Фрагмент страницы:
"""

Екатерина Петровская: Но нынешний шеф железных дорог несколько лет не давал разрешения на проведение этой передвижной выставки. И хотя во Франции выставка уже прошла на крупных вокзалах, Медорн был против:



Хартмут Медорн: Это типично музейная экспозиция. Она должна быть показана в музее или других, более подходящих местах, но не прямо на вокзалах. Это слишком серьезная тема, чтобы так просто на ходу, жуя булочку на пути к поезду, в нее погрузиться.



Екатерина Петровская: Может быть, господин Медорн в чем-то и прав, но, как заметили его оппоненты, он не вправе решать судьбу детей, убитых нацистами и перевезенными той организацией, которую Медорн сейчас возглавляет. В Нюрнберге, в Музее железных дорог есть раздел, специально посвященный роли транспортной системы в Третьем Рейхе и истории массовых преступлений. Но одни хотят поместить историю в музей и не впускать ее в повседневность, а для других очень важно, чтобы каждый нормальный человек спотыкался об историю в самых банальных жизненных ситуациях.


Министр транспорта Германии Вольфганг Тифензее довольно долго убеждал шефа железных дорог допустить выставку:



Вольфганг Тифензее: Национал-социализм – это диктатура, пустившая корни в быт и повседневность каждой семьи. Диктатура проникла всюду. Именно поэтому выставка о депортации еврейских детей должна состояться на вокзалах, где много людей. Господин Медорн должен сделать все, чтобы не сложилось впечатление, что немецкие железные дороги хотят скрыть или затушевать свое печальное прошлое.

"""

Данные:
"""

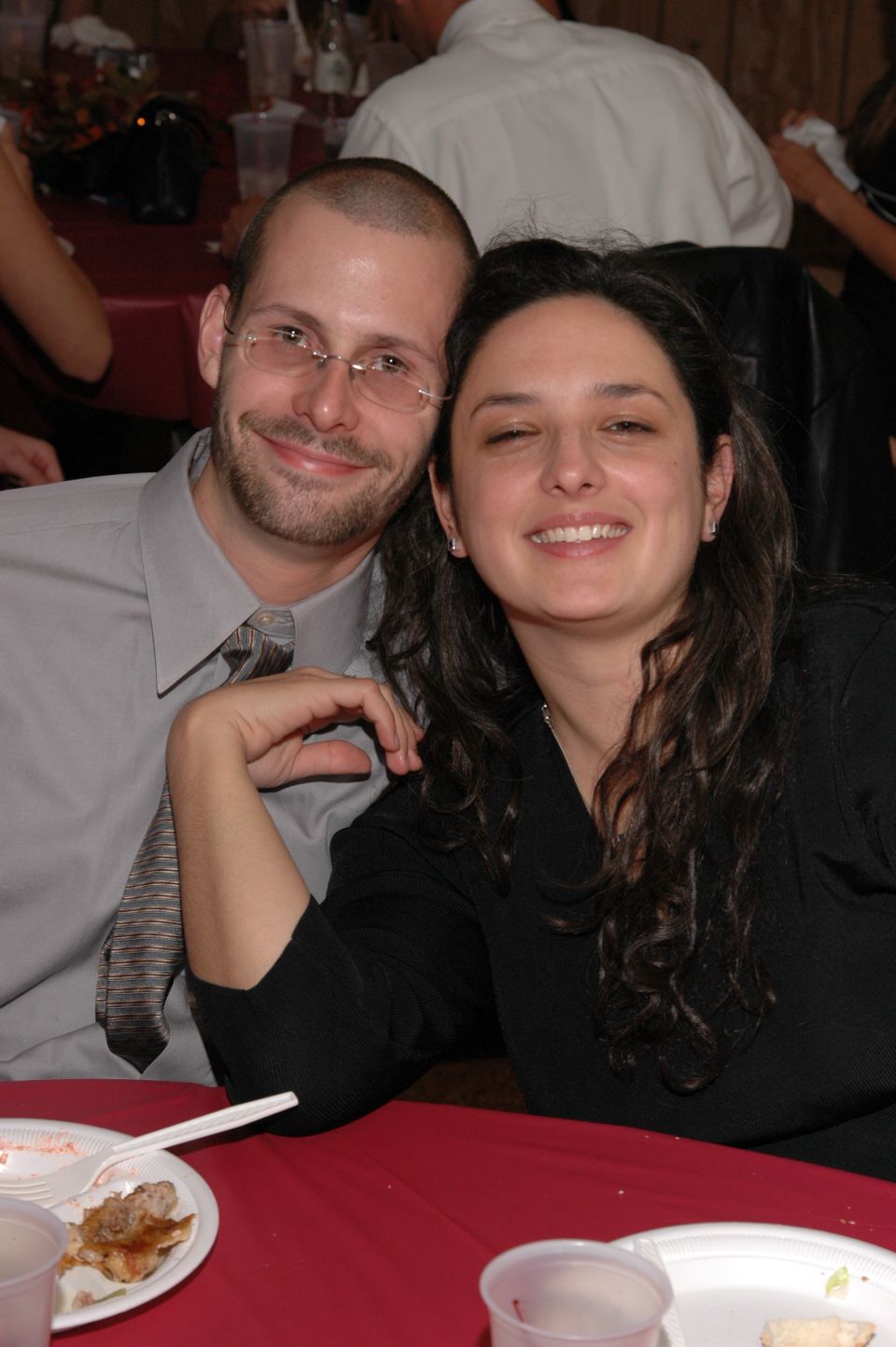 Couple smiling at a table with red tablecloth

"""
"""

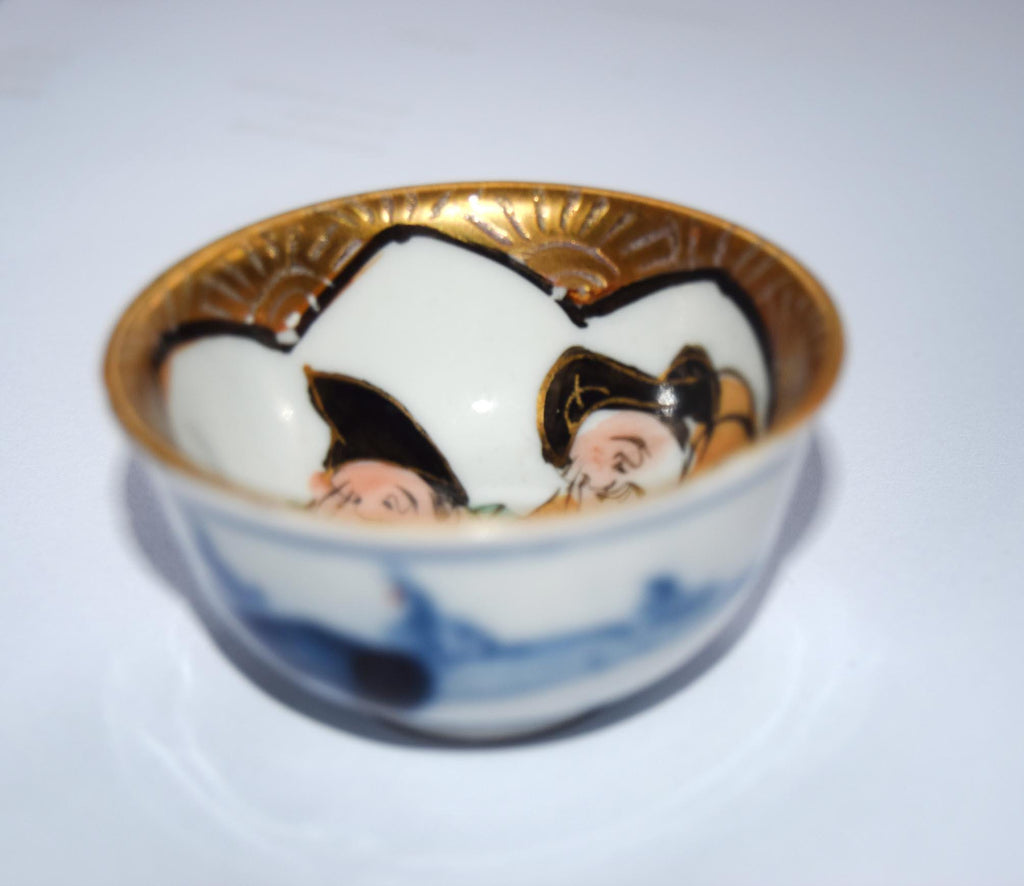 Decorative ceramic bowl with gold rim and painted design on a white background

"""

Задание 1:
Ответьте по тексту о выставке на вокзалах:
(a) В какой стране выставка уже прошла на крупных вокзалах?
(b) В каком городе находится Музей железных дорог с разделом о роли транспортной системы в Третьем Рейхе?
(c) Какую должность занимает Вольфганг Тифензее?
Задание 2:
Продолжите текст о выставке на вокзалах, начав сразу после последней реплики.
Список никак не связан с текстом о выставке на вокзалах.

Письменный ответ 1:
(a) Во Франции.
(b) В Нюрнберге.
(c) Он министр транспорта Германии.

Письменный ответ 2:
Екатерина Петровская: Таким образом, под большим давлением сверху и снизу выставка состоялась. Но ее загнали в темный угол большого вокзала, а прессы так и вовсе почти не было. На выставку действительно попадают жующие люди, выходящие из торгового центра, спешащие в офис или за покупками. Выставка состоит из двух частей. Одна часть – о судьбе детей, многие из которых родились в Германии и Австрии и бежали вместе с семьями во Францию. Еще несколько мирных лет жизни – и депортация в лагеря. В этом разделе – фотографии и короткие справки. Штефи, Герд, Ханс, Эмиль… Красивые дети, девочки с бантиками, мальчики с собаками, один вот даже язык высунул. Есть богатые и бедные, с родителями или круглые сироты. У всех этих детей жизнь закончилась в детстве. Почти все они были убиты в лагере сразу. На выставке есть и интервью с несколькими выжившими. Возникает неожиданный стереоэффект: посетитель выставки слушает интервью о транспортировках смерти и слышит шум современного вокзала. Вот голос Франца Розенбаха, прошедшего Освенцим и Дахау:



Франц Розенбах: Поезда были набиты до отказа. Умирали прямо в поезде, мертвых никто не убирал. Когда приехали, двери открыли и крики всюду: выходите! Эсэсовцы справа и слева с собаками: Быстрее! Быстрее! Все перемещалось, было ужасно страшно. Никогда не забуду.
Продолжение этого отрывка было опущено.